_Exercise instructions_: Write out exactly the lines of the material below, beginning at the top and ending at the line that contains "United States, site lebec_CA-30.".

[Start of Attachment]

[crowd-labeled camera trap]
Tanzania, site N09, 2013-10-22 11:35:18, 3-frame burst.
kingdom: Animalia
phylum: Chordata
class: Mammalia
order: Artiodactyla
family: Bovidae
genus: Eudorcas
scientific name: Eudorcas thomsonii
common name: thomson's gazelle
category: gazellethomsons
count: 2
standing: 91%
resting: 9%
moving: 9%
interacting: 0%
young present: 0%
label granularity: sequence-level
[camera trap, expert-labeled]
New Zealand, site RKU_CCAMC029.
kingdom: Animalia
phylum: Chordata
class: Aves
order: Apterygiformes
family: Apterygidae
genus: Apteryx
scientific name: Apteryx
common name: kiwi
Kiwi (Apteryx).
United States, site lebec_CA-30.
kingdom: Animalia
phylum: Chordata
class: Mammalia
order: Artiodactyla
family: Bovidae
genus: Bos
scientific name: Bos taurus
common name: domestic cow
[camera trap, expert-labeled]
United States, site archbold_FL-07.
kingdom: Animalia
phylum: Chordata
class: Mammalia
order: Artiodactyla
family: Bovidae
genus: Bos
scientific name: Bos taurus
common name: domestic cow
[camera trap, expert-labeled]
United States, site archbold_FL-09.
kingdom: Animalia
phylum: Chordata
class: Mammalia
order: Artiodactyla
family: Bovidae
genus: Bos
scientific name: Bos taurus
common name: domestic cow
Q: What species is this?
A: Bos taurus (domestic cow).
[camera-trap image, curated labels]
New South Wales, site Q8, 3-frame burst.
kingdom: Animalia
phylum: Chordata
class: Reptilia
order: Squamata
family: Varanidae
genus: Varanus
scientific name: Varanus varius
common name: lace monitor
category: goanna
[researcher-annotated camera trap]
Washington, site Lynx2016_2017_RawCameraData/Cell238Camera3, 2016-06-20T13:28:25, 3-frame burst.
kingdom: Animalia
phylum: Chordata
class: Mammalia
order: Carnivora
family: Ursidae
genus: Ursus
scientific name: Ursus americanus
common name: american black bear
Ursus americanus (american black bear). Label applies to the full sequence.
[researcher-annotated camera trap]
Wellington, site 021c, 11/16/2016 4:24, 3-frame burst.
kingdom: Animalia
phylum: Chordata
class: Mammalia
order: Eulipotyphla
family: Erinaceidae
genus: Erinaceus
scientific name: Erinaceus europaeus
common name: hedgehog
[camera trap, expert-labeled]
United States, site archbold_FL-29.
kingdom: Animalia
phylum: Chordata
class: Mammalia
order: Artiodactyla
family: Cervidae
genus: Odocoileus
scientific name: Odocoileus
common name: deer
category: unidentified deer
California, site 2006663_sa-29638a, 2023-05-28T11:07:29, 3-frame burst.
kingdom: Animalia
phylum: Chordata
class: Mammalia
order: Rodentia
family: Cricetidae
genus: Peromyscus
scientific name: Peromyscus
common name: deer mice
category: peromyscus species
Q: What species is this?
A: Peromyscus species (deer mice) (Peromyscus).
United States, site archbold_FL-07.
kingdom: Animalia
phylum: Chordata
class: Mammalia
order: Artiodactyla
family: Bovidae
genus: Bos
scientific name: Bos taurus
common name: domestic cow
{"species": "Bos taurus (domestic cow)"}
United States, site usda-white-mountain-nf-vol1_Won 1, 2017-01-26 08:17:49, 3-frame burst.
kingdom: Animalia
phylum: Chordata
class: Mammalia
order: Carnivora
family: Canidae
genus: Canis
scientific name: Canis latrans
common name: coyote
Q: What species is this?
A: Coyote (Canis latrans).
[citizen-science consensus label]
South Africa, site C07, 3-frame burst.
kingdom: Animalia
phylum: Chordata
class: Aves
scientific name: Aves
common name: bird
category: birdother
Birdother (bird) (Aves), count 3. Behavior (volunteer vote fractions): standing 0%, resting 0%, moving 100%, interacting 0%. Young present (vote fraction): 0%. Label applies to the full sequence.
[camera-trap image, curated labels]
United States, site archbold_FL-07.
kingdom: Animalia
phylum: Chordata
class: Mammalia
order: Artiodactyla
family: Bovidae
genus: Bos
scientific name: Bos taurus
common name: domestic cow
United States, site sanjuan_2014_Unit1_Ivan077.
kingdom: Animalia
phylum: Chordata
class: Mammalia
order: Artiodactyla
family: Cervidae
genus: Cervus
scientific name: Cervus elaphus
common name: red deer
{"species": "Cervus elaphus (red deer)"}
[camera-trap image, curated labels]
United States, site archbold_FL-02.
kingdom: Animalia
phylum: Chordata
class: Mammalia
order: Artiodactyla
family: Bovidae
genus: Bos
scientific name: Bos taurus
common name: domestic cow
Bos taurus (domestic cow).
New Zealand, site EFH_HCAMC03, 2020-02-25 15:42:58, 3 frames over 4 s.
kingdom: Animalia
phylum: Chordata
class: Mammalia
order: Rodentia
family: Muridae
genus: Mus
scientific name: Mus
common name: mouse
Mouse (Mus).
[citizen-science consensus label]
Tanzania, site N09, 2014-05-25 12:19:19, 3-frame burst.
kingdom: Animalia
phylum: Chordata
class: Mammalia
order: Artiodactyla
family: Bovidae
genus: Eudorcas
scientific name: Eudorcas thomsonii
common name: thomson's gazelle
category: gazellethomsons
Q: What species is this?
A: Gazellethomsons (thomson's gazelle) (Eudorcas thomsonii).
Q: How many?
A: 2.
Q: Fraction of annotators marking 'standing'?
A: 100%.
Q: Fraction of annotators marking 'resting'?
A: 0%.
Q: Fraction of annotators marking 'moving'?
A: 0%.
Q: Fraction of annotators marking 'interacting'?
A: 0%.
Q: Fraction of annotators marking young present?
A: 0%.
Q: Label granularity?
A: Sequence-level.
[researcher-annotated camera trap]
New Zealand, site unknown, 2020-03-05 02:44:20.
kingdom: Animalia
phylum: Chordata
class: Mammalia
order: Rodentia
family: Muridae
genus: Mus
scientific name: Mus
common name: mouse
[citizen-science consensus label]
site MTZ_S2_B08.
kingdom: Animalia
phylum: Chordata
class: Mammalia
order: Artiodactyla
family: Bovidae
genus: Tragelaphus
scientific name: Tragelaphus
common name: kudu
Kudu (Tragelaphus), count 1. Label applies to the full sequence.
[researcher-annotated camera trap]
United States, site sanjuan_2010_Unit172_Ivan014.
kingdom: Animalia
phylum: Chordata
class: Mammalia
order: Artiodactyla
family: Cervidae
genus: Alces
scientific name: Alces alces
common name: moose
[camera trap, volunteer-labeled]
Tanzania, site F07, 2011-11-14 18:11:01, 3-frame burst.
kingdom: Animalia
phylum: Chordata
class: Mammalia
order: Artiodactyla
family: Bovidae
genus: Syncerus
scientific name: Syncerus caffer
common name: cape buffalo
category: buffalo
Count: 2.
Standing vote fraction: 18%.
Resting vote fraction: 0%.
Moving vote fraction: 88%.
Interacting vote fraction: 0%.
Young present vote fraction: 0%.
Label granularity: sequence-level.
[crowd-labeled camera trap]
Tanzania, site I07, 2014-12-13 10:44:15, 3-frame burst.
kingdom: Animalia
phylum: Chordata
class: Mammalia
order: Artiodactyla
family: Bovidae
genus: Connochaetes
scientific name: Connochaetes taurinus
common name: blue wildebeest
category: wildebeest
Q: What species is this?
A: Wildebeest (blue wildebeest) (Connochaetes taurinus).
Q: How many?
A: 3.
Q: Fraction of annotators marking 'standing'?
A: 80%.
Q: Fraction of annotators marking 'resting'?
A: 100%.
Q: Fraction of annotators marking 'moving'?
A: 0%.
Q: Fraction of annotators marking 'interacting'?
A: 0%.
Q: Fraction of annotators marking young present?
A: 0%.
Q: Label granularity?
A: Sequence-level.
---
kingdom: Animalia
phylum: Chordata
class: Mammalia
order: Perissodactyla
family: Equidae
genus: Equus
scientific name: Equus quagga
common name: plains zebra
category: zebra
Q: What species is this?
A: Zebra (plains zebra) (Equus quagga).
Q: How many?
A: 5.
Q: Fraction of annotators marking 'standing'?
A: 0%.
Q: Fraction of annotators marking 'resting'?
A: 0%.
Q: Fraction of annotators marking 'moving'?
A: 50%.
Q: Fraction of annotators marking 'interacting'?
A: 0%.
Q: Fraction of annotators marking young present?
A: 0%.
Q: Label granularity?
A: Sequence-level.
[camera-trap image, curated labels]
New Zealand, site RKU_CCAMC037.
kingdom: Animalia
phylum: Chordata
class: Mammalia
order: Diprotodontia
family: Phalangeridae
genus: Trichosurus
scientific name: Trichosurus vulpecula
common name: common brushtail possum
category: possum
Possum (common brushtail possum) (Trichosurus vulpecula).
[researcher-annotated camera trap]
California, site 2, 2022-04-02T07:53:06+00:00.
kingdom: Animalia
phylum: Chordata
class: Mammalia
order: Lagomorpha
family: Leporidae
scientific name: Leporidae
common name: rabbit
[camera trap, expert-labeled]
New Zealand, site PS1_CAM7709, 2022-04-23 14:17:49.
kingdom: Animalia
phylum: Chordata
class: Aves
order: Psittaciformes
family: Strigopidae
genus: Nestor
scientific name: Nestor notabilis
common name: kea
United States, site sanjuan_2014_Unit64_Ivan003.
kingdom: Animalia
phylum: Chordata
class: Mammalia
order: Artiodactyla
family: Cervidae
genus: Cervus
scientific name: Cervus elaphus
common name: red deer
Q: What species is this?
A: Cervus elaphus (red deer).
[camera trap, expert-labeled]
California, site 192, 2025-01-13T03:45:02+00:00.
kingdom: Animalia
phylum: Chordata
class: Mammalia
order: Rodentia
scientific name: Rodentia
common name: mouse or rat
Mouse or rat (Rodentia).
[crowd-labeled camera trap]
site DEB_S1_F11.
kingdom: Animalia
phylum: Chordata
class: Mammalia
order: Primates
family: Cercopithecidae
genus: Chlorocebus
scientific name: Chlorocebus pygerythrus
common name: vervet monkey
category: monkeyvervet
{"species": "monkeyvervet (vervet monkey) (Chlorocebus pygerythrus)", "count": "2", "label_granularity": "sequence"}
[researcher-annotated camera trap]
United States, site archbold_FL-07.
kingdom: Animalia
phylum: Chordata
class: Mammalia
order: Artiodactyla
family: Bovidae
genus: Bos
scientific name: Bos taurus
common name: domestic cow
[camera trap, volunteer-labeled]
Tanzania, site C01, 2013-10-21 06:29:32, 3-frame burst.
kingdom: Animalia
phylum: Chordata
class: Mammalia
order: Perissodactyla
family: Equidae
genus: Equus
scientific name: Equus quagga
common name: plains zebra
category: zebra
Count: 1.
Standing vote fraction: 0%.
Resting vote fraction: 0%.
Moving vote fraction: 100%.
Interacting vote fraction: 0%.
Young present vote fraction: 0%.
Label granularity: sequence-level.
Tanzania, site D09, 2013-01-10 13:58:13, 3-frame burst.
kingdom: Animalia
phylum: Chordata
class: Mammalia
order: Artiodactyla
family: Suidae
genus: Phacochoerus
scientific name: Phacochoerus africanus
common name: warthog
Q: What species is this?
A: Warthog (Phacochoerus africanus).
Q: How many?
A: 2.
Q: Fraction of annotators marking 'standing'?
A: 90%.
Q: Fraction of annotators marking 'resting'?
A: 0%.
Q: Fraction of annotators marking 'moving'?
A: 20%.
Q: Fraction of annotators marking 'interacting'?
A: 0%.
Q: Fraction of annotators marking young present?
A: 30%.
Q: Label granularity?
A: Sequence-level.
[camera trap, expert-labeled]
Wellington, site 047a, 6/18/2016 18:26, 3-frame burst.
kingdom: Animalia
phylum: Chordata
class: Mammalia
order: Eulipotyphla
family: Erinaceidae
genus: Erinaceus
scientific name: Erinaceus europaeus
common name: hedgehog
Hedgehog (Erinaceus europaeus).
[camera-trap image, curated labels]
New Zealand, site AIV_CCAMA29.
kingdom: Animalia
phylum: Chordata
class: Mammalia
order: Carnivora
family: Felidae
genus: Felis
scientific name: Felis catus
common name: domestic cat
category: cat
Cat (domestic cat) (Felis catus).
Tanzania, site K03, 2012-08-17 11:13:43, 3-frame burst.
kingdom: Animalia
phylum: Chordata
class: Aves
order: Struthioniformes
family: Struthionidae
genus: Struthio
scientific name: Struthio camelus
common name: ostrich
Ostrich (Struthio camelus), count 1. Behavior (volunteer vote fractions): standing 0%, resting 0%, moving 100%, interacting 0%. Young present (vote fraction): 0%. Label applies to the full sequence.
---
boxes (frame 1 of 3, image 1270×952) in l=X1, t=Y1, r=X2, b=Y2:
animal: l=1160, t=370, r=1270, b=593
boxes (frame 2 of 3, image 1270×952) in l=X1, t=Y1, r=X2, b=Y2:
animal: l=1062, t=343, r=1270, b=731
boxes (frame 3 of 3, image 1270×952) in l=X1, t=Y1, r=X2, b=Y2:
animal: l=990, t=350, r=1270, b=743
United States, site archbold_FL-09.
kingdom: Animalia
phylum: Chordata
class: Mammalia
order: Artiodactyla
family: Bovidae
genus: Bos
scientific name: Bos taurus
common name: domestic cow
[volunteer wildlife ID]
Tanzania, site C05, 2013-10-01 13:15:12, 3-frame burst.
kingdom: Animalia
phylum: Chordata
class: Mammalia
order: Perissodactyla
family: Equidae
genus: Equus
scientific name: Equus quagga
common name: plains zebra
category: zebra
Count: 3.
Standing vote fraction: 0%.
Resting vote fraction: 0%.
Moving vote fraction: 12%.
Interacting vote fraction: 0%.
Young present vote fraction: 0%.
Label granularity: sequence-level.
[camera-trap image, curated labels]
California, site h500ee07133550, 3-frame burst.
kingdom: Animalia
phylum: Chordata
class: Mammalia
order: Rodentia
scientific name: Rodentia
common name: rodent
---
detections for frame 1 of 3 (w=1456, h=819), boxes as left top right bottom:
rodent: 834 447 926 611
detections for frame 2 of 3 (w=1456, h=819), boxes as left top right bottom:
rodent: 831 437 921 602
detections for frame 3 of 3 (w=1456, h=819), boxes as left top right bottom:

[End of Attachment]

_Response to the exercise_:
[crowd-labeled camera trap]
Tanzania, site N09, 2013-10-22 11:35:18, 3-frame burst.
kingdom: Animalia
phylum: Chordata
class: Mammalia
order: Artiodactyla
family: Bovidae
genus: Eudorcas
scientific name: Eudorcas thomsonii
common name: thomson's gazelle
category: gazellethomsons
count: 2
standing: 91%
resting: 9%
moving: 9%
interacting: 0%
young present: 0%
label granularity: sequence-level
[camera trap, expert-labeled]
New Zealand, site RKU_CCAMC029.
kingdom: Animalia
phylum: Chordata
class: Aves
order: Apterygiformes
family: Apterygidae
genus: Apteryx
scientific name: Apteryx
common name: kiwi
Kiwi (Apteryx).
United States, site lebec_CA-30.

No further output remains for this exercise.